FR AA 0102

Zurück zur 
Inhaltsübersicht: Kongressbericht Wien 2010

Estimating the frequency of superinfection in a large European collaborative HIV database

Presented by István Bartha (Hungary).

I. Bartha1, M. Assel2, P. Sloot3, M. Zazzi4, C. Torti5, E. Schülter6, A. De Luca7,8, A. Sönnerborg9, A.B. Abecasis10, A.-M. Vandamme10,11, R. Paredes12, D. van de Vijver13, V. Müller1, Virolab, EuResist

1Eotvos Lorand University, Institute of Biology, Budapest, Hungary, 2University of Stuttgart, High Performance Computing Centre, Stuttgart, Germany, 3The University of Amsterdam, Computational Science, Amsterdam, Netherlands, 4University of Siena, Department of Molecular Biology, Siena, Italy, 5University of Brescia, Institute of Infectious and Tropical Diseases, Brescia, Italy, 6University of Cologne, Institute of Virology, Cologne, Germany, 7Catholic University of the Sacred Heart, Institute of Clinical Infectious Diseases, Rome, Italy, 8Siena University Hospital, Infectious Diseases Unit, Siena, Italy, 9Karolinska Institutet, Department of Infectious Diseases, Stockholm, Sweden, 10Centro de Malária e Outras Doenças Tropicais, Instituto de Higiene e Medicina Tropical, Lisboa, Portugal, 11Katholieke Universiteit Leuven, Rega Institute for Medical Research, Leuven, Belgium, 12Universitat Autònoma de Barcelona, Fundacions IrsiCaixa I Lluita contra la SIDA, Badalona, Spain, 13University Medical Centre, Erasmus MC, Deparment of Virology, Rotterdam, Netherlands

Background: Superinfection (infection of an HIV positive individual with another virus strain) can facilitate the evolution of HIV by allowing for the recombination of distinct viral lineages. In particular, it might enable the transmission of drug resistant viruses to individuals with drug-sensitive strains who have previously responded well to therapy. We have analyzed routinely collected genotyping data from a large European collaborative HIV database to estimate the frequency of superinfection.
Methods: We used sequence data spanning the protease and partial reverse transcriptase regions from the Virolab and EuResist databases. 4656 patients (gender: male=3140, female=1363, unknown=153; riskgroup: heterosexual=1178, IDU=1073, MSM=951, other=158, unknown=1296) had at least two sequences in the database, with a total of 14196 distinct sequence entries (of which 89.0% belonged to subtype B).

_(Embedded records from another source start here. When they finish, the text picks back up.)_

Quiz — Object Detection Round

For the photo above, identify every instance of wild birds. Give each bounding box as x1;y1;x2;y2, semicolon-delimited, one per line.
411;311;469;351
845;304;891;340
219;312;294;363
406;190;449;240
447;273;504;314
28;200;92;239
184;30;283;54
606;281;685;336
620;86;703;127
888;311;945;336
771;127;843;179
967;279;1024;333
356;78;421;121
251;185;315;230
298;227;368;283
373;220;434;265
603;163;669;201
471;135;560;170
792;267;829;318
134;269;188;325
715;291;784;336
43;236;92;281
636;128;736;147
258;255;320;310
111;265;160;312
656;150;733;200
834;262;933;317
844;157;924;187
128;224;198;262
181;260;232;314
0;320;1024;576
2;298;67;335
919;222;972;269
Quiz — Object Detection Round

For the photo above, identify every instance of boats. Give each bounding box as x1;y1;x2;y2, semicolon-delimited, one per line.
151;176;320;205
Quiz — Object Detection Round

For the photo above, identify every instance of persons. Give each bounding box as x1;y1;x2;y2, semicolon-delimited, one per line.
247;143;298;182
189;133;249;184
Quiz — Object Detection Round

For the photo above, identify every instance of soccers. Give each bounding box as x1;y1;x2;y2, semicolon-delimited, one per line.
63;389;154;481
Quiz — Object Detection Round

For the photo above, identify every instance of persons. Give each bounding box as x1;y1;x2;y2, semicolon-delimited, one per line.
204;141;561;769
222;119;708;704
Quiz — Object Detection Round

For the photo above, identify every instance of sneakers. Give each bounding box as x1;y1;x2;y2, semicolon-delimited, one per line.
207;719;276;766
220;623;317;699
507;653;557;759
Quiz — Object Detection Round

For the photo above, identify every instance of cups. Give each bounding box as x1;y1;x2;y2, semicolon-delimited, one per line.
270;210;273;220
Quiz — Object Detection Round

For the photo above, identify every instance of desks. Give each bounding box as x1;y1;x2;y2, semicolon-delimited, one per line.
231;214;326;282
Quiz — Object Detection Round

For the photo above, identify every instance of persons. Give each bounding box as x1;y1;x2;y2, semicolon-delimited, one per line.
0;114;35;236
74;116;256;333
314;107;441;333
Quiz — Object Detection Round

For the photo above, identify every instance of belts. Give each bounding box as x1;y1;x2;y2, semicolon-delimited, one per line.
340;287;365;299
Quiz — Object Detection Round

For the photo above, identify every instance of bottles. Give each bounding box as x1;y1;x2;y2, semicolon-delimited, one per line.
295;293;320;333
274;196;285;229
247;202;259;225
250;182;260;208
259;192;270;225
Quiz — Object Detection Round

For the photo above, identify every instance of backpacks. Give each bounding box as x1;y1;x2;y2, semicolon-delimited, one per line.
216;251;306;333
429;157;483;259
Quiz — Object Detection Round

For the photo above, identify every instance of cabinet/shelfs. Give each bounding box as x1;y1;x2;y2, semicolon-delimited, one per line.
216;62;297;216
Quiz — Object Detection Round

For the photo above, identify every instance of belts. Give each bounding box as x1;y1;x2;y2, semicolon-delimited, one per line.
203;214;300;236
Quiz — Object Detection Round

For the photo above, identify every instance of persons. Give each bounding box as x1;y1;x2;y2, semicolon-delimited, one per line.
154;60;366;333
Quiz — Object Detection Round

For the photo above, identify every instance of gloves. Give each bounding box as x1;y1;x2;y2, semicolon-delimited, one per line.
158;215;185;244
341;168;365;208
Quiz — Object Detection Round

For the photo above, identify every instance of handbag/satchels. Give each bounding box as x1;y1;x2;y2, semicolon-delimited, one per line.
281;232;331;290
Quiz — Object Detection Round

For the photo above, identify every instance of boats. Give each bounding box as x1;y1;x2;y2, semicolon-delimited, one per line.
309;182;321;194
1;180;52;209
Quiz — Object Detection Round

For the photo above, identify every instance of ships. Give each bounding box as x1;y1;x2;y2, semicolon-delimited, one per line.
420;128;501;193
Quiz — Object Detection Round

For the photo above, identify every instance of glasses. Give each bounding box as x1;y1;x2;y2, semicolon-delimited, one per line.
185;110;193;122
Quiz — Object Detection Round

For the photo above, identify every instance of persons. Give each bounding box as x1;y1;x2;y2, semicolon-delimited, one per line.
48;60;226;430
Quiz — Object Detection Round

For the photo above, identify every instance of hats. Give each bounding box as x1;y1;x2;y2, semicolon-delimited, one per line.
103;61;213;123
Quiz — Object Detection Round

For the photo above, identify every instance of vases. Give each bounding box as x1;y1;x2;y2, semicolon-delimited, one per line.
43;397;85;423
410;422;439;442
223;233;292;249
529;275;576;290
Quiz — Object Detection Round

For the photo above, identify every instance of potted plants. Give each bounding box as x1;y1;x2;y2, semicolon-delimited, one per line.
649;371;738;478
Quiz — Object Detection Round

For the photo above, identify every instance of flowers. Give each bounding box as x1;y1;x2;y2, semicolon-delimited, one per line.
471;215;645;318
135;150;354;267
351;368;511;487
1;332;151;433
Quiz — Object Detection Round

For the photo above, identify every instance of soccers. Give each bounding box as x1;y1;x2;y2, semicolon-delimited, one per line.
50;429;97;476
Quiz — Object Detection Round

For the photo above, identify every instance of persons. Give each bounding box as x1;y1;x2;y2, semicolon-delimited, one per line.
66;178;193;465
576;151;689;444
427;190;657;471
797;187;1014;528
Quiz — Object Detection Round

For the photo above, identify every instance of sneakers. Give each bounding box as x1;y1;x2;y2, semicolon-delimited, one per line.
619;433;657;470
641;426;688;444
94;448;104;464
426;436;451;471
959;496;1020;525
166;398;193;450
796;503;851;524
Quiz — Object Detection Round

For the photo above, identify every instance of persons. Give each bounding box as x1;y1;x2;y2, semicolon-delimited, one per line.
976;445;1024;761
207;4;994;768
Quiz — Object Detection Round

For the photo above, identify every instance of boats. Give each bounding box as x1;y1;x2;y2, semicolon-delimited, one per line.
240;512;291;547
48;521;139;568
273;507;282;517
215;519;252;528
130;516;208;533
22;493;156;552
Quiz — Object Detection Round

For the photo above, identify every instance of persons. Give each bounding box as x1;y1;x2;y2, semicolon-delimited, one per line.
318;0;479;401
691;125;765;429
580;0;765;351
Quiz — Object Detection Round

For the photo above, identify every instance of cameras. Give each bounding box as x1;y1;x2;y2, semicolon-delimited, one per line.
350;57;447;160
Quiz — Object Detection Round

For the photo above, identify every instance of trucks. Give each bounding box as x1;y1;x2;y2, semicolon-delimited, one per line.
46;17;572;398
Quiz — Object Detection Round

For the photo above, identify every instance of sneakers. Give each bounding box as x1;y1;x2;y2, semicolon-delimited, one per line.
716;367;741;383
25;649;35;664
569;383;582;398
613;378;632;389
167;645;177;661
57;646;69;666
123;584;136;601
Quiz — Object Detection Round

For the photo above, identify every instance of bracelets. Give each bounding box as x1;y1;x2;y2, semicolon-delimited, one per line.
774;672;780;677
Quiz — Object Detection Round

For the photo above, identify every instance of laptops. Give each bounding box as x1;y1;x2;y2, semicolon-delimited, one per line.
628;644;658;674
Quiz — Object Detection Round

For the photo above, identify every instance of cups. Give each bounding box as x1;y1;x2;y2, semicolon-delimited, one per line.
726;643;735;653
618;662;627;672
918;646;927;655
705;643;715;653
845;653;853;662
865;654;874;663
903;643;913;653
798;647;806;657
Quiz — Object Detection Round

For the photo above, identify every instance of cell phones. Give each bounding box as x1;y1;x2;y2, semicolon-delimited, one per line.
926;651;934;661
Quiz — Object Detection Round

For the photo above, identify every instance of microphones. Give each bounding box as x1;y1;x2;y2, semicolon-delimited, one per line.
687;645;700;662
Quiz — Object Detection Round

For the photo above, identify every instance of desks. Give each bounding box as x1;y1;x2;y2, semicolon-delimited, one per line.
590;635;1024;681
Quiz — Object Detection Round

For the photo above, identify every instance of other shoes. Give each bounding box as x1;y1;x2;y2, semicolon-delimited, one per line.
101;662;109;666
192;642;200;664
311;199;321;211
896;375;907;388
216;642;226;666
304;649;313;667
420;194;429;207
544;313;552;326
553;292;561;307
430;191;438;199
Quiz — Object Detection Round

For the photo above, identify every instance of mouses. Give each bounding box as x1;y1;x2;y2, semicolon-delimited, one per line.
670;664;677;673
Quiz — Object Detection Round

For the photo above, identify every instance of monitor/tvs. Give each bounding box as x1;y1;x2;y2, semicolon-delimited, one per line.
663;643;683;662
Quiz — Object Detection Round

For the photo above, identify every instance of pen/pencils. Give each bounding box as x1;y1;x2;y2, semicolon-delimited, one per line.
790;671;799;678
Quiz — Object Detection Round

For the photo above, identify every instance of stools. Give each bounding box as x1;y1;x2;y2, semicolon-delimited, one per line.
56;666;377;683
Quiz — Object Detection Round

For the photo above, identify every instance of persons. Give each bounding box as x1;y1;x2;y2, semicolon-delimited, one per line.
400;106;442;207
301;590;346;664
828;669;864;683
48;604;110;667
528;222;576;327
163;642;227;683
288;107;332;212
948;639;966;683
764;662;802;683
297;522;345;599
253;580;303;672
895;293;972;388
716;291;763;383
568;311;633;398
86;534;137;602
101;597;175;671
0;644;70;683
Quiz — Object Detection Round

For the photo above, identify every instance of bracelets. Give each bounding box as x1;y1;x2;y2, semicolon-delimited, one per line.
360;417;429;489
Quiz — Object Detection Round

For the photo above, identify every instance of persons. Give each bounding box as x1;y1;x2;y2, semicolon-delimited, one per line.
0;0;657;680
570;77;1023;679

Superinfection was indicated when sequences of a patient failed to cluster together in maximum likelihood phylogenetic trees constructed from all available sequences. Putative cases of superinfection were then further investigated with Bayesian phylogenetic methods.
Results: We identified ~300 patients with sequences clustering robustly into at least two distinct lineages (indicative of superinfection) in ML phylogenies; 37 cases represented infection with two distinct subtypes. Bayesian reconstruction of selected subsets of the phylogeny supported ~100 cases of superinfection with high posterior probabilities; support for the remaining cases proved weak to moderate.
Conclusions: Superinfection can occur relatively frequently, and might therefore play an important role in the transmission of drug resistance. We note, however, that our analysis was necessarily confined to patients with at least two available sequences, and might therefore have overestimated the prevalence of superinfection in the general HIV positive population. We have demonstrated that routinely obtained genotyping data can provide sufficient phylogenetic signal to infer superinfection, although further data might be needed to resolve some of the cases.